Painting on metal surface requires necessary pretreatment in order to achieve the best finishing. Among the various solutions, phosphating is the most popular choice for mass production. Phosphating or phosphate conversion is a process of chemical treatment over metal part. The chemical conversion on metal surface provides a protective layer which is uniform and inert to the environment. Phosphate process includes zinc phosphate, iron phosphate, chromate, or manganese phosphate.
Benefits of the phosphate treatment include:
- better adhesion for post processes like powder coating paint
- improved corrosion resistance
- surface that is tightly bonded to the base metal.
Phosphating can be performed on ferrous (iron, steel based) and non-ferrous surfaces (zinc, chrome, aluminum, and manganese).
Wash and Phosphating
Phosphate wash is properly preparing the parts by cleaning residues left from prior processes like welding, grinding, and drawing residues such as machining oils, grease, dust, and rust and then iron phosphating. This is commonly achieved in a multistage alkaline cleaning, rinsing, phosphating, and rinsing immersion tanks or spraying system. Iron phosphate can sometimes combine washing/cleaning with phosphating depending on initial part cleanliness.
Phosphating Process Controls
Controlling the phosphating process is essential to achieving consistent coatings which ultimately result in a stable coating process. The most important process controls in phosphate conversion are:
- Time – The longer the contact time, the more time to chemically react. The process must be long enough to allow the chemistry to form a uniform coating.
- Temperature – Chemistries typically become more aggressive at elevated temperatures.
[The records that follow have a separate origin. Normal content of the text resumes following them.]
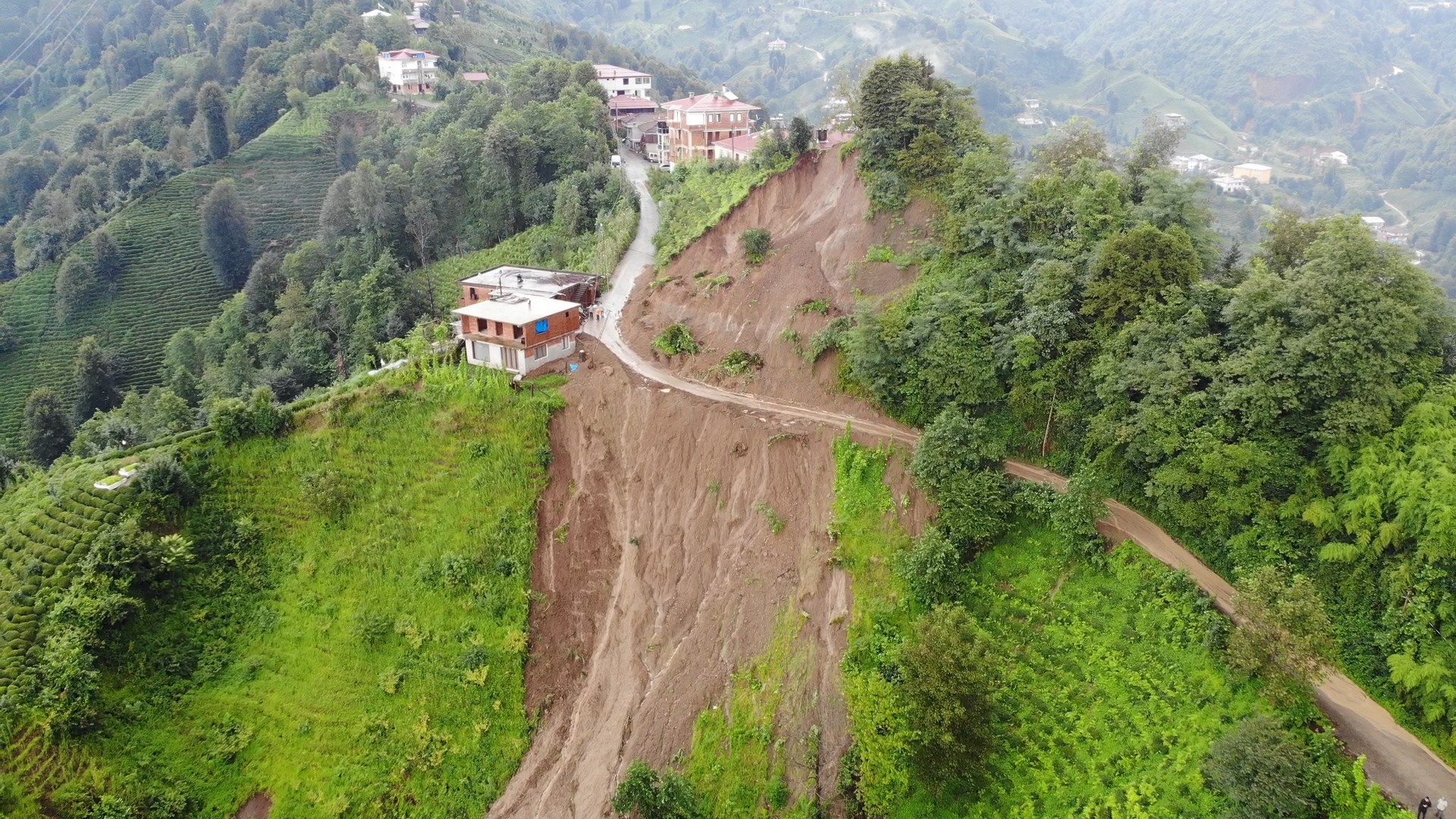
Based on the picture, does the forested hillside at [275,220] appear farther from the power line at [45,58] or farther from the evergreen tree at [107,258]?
the power line at [45,58]

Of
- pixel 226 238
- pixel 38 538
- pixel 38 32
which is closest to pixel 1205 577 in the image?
pixel 38 538

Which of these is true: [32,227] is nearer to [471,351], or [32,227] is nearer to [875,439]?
[471,351]

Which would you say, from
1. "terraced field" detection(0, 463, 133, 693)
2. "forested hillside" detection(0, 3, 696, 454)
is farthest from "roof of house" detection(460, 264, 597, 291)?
"terraced field" detection(0, 463, 133, 693)

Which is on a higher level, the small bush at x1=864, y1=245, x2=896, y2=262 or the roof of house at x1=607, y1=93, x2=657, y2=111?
the roof of house at x1=607, y1=93, x2=657, y2=111

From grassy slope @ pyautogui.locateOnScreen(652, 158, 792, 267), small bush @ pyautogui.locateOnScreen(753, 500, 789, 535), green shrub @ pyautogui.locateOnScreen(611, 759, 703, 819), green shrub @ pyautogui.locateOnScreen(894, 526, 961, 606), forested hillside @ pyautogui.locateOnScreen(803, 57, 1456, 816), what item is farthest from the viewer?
grassy slope @ pyautogui.locateOnScreen(652, 158, 792, 267)

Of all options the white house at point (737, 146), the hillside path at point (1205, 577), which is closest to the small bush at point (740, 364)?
the hillside path at point (1205, 577)

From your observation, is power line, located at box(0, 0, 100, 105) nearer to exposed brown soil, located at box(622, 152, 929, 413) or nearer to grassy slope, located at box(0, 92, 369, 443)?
grassy slope, located at box(0, 92, 369, 443)
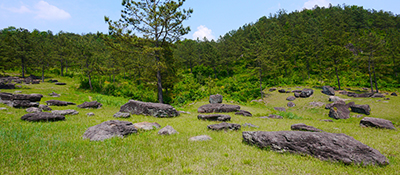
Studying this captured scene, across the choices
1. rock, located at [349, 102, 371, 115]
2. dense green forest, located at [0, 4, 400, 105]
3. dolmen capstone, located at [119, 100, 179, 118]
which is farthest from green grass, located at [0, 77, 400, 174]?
rock, located at [349, 102, 371, 115]

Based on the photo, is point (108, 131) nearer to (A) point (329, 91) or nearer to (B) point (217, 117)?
(B) point (217, 117)

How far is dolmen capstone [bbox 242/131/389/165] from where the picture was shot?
582cm

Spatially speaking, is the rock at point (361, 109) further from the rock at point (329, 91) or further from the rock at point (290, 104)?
the rock at point (329, 91)

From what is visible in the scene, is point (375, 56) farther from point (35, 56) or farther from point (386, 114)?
point (35, 56)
- Concentration and pH – The more acid in concentration accelerates the coating process and can result in a heavier total weight of the coating.
Types of Phosphating
Iron phosphate- the most common pretreatment for powder coating because it can be used with almost any material and has more environmentally friendly by-products or sludge. This process is commonly used on steel materials.
Zinc phosphate- a non-metallic, crystalline coating that is extremely adherent to materials. It is important to note that the zinc phosphate coating results from the solution itself, not from the part surface like an iron phosphate coating. Zinc phosphate crystals start forming at anodic surfaces on the part surface and stop forming when the part surface area is consumed, ie. they hit another crystal.
Unlike iron phosphate, zinc phosphate cannot clean and coat at the same time; therefore, a four-stage wash, rinse, zinc phosphate, rinse is a common setup. While zinc phosphating provides improved coating adhesion properties, better coating in tight areas and better corrosion resistance, the process has higher operating costs, uses heavy metals, and can produce considerable sludge, none of which is environmentally friendly for disposal purposes. Zinc phosphate is typically used on galvanized steel materials.
Chromium phosphate- most commonly used for aluminum alloy based parts. While this process is effective, like zinc phosphate, it uses heavy metals which need to be recovered for environmentally friendly disposal.